**Written request:**
The listing below should be printed exactly, every line of it. Skip the pictures.

(Spatial reasoning question data)
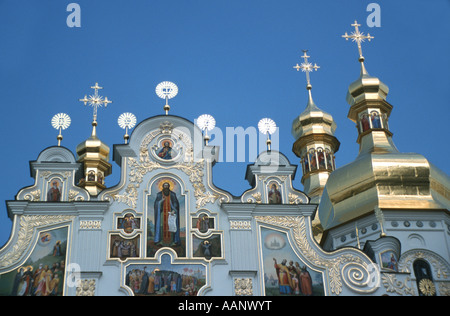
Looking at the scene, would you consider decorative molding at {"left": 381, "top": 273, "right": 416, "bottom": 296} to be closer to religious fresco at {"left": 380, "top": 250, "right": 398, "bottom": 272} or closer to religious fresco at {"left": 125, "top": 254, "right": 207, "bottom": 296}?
religious fresco at {"left": 380, "top": 250, "right": 398, "bottom": 272}

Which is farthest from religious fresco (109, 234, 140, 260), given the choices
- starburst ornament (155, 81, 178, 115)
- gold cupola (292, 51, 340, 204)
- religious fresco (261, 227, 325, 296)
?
gold cupola (292, 51, 340, 204)

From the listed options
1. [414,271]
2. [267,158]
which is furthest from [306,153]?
[267,158]

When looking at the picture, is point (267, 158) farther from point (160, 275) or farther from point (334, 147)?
point (334, 147)

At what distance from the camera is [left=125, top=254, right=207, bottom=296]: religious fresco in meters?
19.9

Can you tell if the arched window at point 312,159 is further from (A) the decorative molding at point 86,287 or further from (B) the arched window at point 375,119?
(A) the decorative molding at point 86,287

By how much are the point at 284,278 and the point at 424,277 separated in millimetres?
6247

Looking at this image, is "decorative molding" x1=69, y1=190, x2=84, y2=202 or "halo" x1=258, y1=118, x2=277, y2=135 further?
"halo" x1=258, y1=118, x2=277, y2=135

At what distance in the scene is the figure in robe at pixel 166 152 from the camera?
2225 cm

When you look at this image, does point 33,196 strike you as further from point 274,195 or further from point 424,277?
point 424,277

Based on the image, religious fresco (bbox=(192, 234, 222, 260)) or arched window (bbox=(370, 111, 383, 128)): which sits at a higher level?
arched window (bbox=(370, 111, 383, 128))

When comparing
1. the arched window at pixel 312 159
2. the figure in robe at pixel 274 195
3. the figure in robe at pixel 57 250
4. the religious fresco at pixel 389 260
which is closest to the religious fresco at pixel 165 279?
the figure in robe at pixel 57 250

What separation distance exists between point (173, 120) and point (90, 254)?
14.7ft

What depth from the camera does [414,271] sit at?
25906mm

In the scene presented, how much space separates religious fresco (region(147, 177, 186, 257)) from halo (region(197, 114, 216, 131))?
175 centimetres
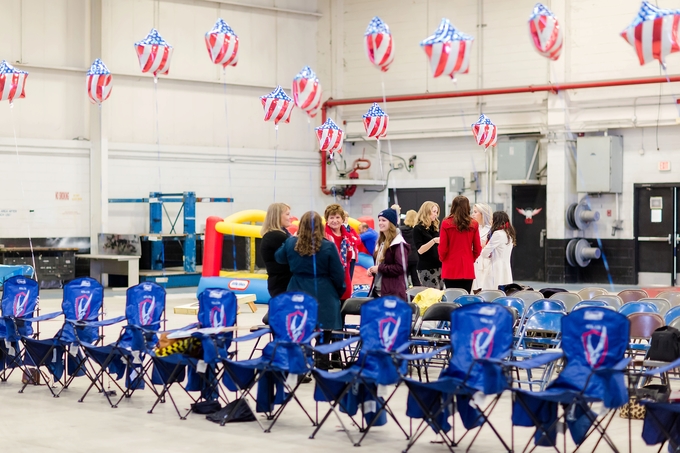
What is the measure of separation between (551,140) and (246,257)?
6409 mm

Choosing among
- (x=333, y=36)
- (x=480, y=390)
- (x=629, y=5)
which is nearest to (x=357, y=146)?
(x=333, y=36)

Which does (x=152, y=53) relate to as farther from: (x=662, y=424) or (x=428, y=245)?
(x=662, y=424)

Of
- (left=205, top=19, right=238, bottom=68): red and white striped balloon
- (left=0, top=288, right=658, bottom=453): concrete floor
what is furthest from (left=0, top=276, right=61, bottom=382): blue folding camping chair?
(left=205, top=19, right=238, bottom=68): red and white striped balloon

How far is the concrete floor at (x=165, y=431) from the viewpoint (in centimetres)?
586

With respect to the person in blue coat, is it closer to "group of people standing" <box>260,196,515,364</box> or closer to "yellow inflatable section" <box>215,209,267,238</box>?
"group of people standing" <box>260,196,515,364</box>

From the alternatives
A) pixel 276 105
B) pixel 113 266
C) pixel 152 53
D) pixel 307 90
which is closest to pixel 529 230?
pixel 276 105

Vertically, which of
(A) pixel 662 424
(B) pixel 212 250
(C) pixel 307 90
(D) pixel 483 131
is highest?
(C) pixel 307 90

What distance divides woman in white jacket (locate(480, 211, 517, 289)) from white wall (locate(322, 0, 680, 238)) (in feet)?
24.3

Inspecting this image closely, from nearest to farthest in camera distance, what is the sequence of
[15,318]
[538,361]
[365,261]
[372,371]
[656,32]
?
[538,361], [372,371], [656,32], [15,318], [365,261]

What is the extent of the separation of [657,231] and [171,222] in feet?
30.8

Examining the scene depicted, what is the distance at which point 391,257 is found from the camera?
26.8 ft

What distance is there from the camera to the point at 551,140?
18.3 metres

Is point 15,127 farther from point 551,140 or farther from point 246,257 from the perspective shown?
point 551,140

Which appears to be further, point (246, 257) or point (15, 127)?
point (246, 257)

**Response to the task:**
Looking at the scene, would you consider decorative molding at {"left": 381, "top": 273, "right": 416, "bottom": 296} to be closer to religious fresco at {"left": 380, "top": 250, "right": 398, "bottom": 272} or closer to religious fresco at {"left": 125, "top": 254, "right": 207, "bottom": 296}?
religious fresco at {"left": 380, "top": 250, "right": 398, "bottom": 272}

Which is farthest from religious fresco (109, 234, 140, 260), given the choices
- starburst ornament (155, 81, 178, 115)
- gold cupola (292, 51, 340, 204)
- religious fresco (261, 227, 325, 296)
?
gold cupola (292, 51, 340, 204)

From the listed options
1. [414,271]
2. [267,158]
which is furthest from [306,153]?
[267,158]

When looking at the picture, is point (267, 158) farther from point (160, 275) or farther from point (334, 147)?
point (334, 147)

At what distance from the camera is [left=125, top=254, right=207, bottom=296]: religious fresco in meters?
19.9

Can you tell if the arched window at point 312,159 is further from (A) the decorative molding at point 86,287 or further from (B) the arched window at point 375,119?
(A) the decorative molding at point 86,287

By how much are the point at 284,278 and the point at 424,277 separated in millimetres?
6247

Looking at this image, is "decorative molding" x1=69, y1=190, x2=84, y2=202 or "halo" x1=258, y1=118, x2=277, y2=135 further?
"halo" x1=258, y1=118, x2=277, y2=135

At what distance in the scene is the figure in robe at pixel 166 152 from the camera?
2225 cm

When you look at this image, does point 33,196 strike you as further from point 274,195 or further from point 424,277?
point 424,277

Based on the image, religious fresco (bbox=(192, 234, 222, 260)) or arched window (bbox=(370, 111, 383, 128)): which sits at a higher level?
arched window (bbox=(370, 111, 383, 128))

When comparing
1. the arched window at pixel 312 159
2. the figure in robe at pixel 274 195
3. the figure in robe at pixel 57 250
4. the religious fresco at pixel 389 260
which is closest to the religious fresco at pixel 165 279?
the figure in robe at pixel 57 250

What separation distance exists between point (173, 120) and point (90, 254)?
14.7ft

What depth from the camera does [414,271] sit at?
25906mm

In the scene presented, how much space separates religious fresco (region(147, 177, 186, 257)) from halo (region(197, 114, 216, 131))?
175 centimetres
What is the measure of separation between (551,140) and (246,257)?
6409 mm

Choosing among
- (x=333, y=36)
- (x=480, y=390)
- (x=629, y=5)
which is nearest to (x=357, y=146)?
(x=333, y=36)

Which does (x=152, y=53) relate to as farther from: (x=662, y=424) or (x=428, y=245)?
(x=662, y=424)

Of
- (left=205, top=19, right=238, bottom=68): red and white striped balloon
- (left=0, top=288, right=658, bottom=453): concrete floor
what is furthest from (left=0, top=276, right=61, bottom=382): blue folding camping chair?
(left=205, top=19, right=238, bottom=68): red and white striped balloon

How far is the concrete floor at (x=165, y=431) from the viewpoint (in centimetres)?
586

With respect to the person in blue coat, is it closer to "group of people standing" <box>260,196,515,364</box> or closer to "yellow inflatable section" <box>215,209,267,238</box>?
"group of people standing" <box>260,196,515,364</box>

From the alternatives
A) pixel 276 105
B) pixel 113 266
C) pixel 152 53
D) pixel 307 90
which is closest to pixel 529 230?
pixel 276 105

Vertically, which of
(A) pixel 662 424
(B) pixel 212 250
(C) pixel 307 90
(D) pixel 483 131
is highest?
(C) pixel 307 90

What distance divides woman in white jacket (locate(480, 211, 517, 289)) from white wall (locate(322, 0, 680, 238)) (in feet)?
24.3

Inspecting this image closely, from nearest to farthest in camera distance, what is the sequence of
[15,318]
[538,361]
[365,261]
[372,371]
[656,32]
?
[538,361], [372,371], [656,32], [15,318], [365,261]

What is the extent of the separation of [657,231] and [171,222] in feet?
30.8

Examining the scene depicted, what is the distance at which point 391,257 is found from the camera?
26.8 ft

What distance is there from the camera to the point at 551,140?
18.3 metres

Is point 15,127 farther from point 551,140 or farther from point 246,257 from the perspective shown?
point 551,140

Which appears to be further, point (246, 257) or point (15, 127)?
point (246, 257)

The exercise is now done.